> _DESCRIPTION OF THE TASK_: Rewrite everything in the entries from the line containing "Based on what" down to the line containing "the lamp post base at pixel 538 512 <" as a Markdown table with the columns Row and Line, numbering each line and skipping blank ones. Leave out the pictures and include only those lines.

> _INFORMATION GIVEN_:
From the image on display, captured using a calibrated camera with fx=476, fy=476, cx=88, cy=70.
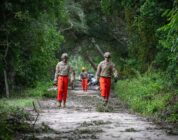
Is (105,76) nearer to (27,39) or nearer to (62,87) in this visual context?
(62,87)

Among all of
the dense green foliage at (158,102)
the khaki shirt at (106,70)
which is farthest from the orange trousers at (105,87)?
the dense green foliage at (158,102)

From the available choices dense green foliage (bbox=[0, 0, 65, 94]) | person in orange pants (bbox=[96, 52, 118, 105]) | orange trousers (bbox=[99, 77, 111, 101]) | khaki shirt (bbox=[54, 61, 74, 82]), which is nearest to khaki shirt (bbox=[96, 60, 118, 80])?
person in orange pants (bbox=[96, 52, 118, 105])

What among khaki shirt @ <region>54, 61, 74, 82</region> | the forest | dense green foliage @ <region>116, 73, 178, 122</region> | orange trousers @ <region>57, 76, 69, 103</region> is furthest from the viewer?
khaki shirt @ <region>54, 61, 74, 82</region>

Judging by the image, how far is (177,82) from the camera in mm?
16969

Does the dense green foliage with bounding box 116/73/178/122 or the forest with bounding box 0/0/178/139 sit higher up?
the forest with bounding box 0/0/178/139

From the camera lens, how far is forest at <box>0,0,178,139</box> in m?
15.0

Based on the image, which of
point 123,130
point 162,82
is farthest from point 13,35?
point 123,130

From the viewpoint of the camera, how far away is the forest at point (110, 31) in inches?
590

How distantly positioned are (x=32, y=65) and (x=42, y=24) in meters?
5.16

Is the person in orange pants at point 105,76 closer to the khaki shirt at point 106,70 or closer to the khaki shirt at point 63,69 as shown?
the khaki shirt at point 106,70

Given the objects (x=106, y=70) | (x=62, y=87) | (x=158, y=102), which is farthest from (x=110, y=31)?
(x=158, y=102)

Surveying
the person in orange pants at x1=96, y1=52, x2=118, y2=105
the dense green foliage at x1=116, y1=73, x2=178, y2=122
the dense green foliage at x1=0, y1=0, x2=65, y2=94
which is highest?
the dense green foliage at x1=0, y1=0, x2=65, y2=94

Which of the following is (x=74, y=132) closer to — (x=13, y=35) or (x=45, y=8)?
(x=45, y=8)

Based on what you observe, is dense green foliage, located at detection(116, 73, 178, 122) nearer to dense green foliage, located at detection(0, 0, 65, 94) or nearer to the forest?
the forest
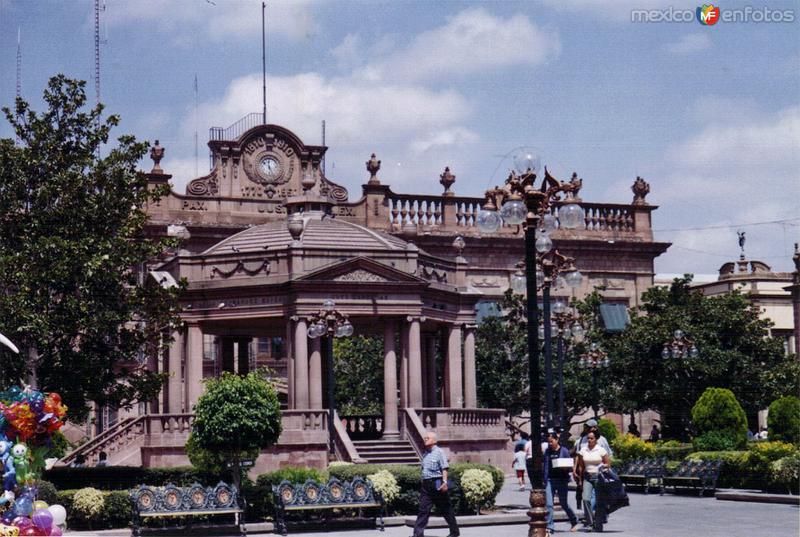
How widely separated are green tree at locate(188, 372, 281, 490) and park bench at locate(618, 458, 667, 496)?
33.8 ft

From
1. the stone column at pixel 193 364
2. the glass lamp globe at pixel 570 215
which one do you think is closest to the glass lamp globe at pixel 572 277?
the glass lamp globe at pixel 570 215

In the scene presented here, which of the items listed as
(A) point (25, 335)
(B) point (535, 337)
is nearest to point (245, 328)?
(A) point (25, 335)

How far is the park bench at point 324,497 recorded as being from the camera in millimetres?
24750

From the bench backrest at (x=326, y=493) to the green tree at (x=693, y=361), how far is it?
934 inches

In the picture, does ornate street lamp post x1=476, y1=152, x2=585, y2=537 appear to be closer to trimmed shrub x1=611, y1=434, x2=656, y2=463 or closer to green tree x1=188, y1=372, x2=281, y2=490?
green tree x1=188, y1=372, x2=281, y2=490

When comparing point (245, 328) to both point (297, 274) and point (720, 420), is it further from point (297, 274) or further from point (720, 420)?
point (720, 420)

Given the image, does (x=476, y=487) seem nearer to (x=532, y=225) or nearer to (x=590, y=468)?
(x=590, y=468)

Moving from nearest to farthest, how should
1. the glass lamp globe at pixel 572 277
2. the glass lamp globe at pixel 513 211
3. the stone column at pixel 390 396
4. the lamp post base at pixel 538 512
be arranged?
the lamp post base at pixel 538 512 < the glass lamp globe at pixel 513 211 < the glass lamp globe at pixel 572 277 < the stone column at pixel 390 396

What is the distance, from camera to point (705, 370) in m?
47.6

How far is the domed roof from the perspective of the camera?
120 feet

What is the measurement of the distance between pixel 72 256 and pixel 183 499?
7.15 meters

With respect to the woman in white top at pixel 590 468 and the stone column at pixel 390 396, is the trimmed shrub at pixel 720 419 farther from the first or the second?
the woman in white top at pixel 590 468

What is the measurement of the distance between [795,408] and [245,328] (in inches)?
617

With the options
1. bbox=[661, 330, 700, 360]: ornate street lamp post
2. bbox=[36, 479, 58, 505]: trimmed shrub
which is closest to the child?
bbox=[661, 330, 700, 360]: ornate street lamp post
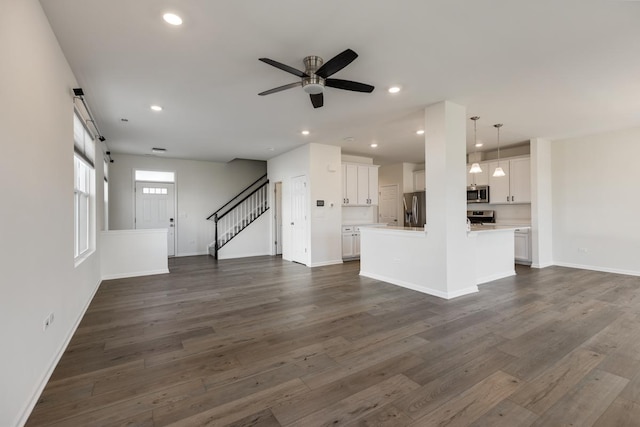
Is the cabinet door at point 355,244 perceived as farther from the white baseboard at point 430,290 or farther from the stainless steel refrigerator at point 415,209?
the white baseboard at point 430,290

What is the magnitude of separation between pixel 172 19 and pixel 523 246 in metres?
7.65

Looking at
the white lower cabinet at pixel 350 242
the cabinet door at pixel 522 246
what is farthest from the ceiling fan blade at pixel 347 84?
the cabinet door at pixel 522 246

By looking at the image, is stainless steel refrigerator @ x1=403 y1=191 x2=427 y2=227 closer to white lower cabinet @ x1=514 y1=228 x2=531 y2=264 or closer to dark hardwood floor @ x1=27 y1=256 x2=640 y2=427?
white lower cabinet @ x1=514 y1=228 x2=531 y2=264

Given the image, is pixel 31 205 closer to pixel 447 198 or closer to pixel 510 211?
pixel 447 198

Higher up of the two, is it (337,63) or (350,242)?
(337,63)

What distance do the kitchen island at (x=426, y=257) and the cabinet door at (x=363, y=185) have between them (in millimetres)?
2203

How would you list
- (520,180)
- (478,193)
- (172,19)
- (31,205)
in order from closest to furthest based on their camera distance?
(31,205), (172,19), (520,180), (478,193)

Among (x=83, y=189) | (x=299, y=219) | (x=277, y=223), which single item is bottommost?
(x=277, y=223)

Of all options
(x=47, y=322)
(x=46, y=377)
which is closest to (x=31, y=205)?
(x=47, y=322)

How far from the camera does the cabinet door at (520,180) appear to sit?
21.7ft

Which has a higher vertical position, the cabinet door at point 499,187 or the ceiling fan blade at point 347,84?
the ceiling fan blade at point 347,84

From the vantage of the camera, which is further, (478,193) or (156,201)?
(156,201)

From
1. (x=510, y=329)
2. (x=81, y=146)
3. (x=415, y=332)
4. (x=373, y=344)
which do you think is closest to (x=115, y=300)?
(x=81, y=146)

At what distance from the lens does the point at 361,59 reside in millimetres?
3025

> _CORRECT OUTPUT_:
| Row | Line |
|---|---|
| 1 | Based on what you observe, is dense green foliage, located at detection(116, 73, 178, 122) nearer to dense green foliage, located at detection(0, 0, 65, 94) or nearer to the forest? |
| 2 | the forest |
| 3 | How widely separated are green tree at locate(188, 372, 281, 490) and park bench at locate(618, 458, 667, 496)? |
| 4 | 33.8 ft |
| 5 | From |
| 6 | 1. the stone column at pixel 193 364 |
| 7 | 2. the glass lamp globe at pixel 570 215 |
| 8 | which one do you think is closest to the glass lamp globe at pixel 572 277? |
| 9 | the glass lamp globe at pixel 570 215 |
| 10 | In the scene presented here, which of the items listed as |
| 11 | (A) point (25, 335) |
| 12 | (B) point (535, 337) |
| 13 | is nearest to point (245, 328)? |
| 14 | (A) point (25, 335) |
| 15 | How far is the park bench at point 324,497 recorded as being from the camera in millimetres? |
| 16 | 24750 |
| 17 | From the bench backrest at (x=326, y=493) to the green tree at (x=693, y=361), how far is it? |
| 18 | 934 inches |
| 19 | In the picture, does ornate street lamp post x1=476, y1=152, x2=585, y2=537 appear to be closer to trimmed shrub x1=611, y1=434, x2=656, y2=463 or closer to green tree x1=188, y1=372, x2=281, y2=490? |
| 20 | green tree x1=188, y1=372, x2=281, y2=490 |
| 21 | When comparing point (245, 328) to both point (297, 274) and point (720, 420), is it further from point (297, 274) or further from point (720, 420)? |
| 22 | point (720, 420) |
| 23 | Given the image, does (x=476, y=487) seem nearer to (x=532, y=225) or nearer to (x=590, y=468)? |
| 24 | (x=590, y=468) |
| 25 | Moving from nearest to farthest, how should |
| 26 | 1. the glass lamp globe at pixel 572 277 |
| 27 | 2. the glass lamp globe at pixel 513 211 |
| 28 | 3. the stone column at pixel 390 396 |
| 29 | 4. the lamp post base at pixel 538 512 |
| 30 | be arranged? |
| 31 | the lamp post base at pixel 538 512 < the glass lamp globe at pixel 513 211 < the glass lamp globe at pixel 572 277 < the stone column at pixel 390 396 |